Esaú Garza de Vega then mentioned that Japan is the main investor in the state, accounting for 46% of the FDI made in the automotive industry so far. Other investing countries include the US, Germany and France, with suppliers from Germany establishing themselves bot in Aguascalientes and San Luis Potosi to supply the Daimler and BMW facilities in these two neighboring states. The Secretary also focused on the state’s supplier development program of the state, which aims to build a platform to link suppliers in Aguascalientes to OEMs in the state and beyond. The Nissan school in Aguascalientes, which provides specialized training, is another initiative which proves the commitment of the state government to the automotive industry, since students who attend this school have their fees paid for by the government. The total potential of the state can be seen in its growth data for the first quarter of 2015, which reached a record high of 9.8%, a growth rate superior to even those of booming economies like China.
Speaker: Fernando Macias Morales, Secretary of Economic Development for San Luis Potosi
Macias Morales projected a video about the attractiveness of San Luis Potosi, which showed the commitment of foreign OEMs and suppliers to the state.
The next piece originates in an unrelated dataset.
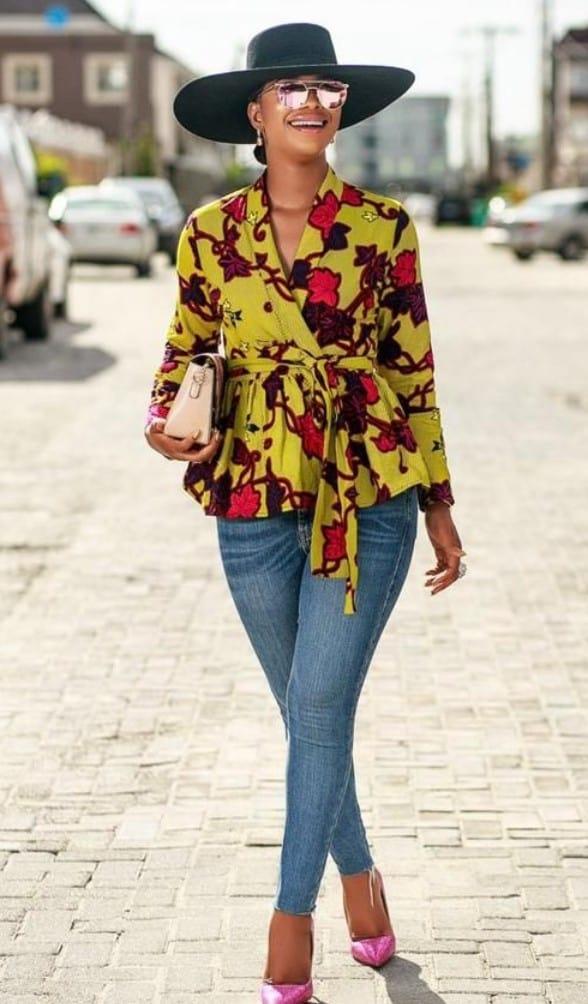 Beautiful Ankara styles for weekend Slay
The video mentioned SLP one of the most promising zones in world for direct investment, as the third most important state in Mexico for energy generation and fourth in the production of auto parts. Despite this success, Macias Morales mentioned the importance of states supporting each other for the good of the country.
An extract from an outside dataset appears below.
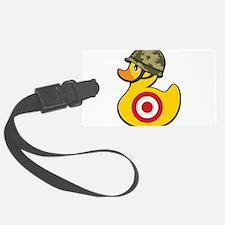 Army Duck Luggage Tag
Currently, 141 companies in SLP are involved in the production of both vehicles and auto parts. Additionally, the automotive cluster in San Luis Potosi is now being planned in conjunction with a logistics cluster and will allow suppliers in SLP to connect to other state markets in the country. Macias Morales mentions that this structure is planned of a seamless integration of various investments in SLP, which are all being aimed at achieving controlled and sustained growth in the medium and long-term.
The SLP automotive sector received a major boost in the midst of the 2008 economic crisis when General Motors announced its plant there. Though, SLP was criticized at the time for this relationship, Macias Morales states history proved the state right as the GM plant now produced just under 130,000 units last year. However, one of the most exciting pieces of news in the automotive industry was the announcement of a BMW plant in SLP. This plant plans to produce 150,000 units per year by 2020, using the famed German OEM’s plant in Leipzig as a model. For Macias Morales, BMW’s choice to invest in SLP represented a long process of planning and evaluation coming to fruition. “This process took into consideration the state’s security, human talent, environmental factors, geology and soil, and its supplier base. After BMW delivered its evaluation of SLP, the state took upon itself to technically and honestly enhance those areas that were not up to BMW’s standards of BMW. The total investment we are to make between 2015-2019 will amount to MX$54.5 billion and a creation of 135, 390 jobs,” concluded Macias Morales, adding that such a commitment would be worth it, given the economic clout it would add to the state in the medium and long-term.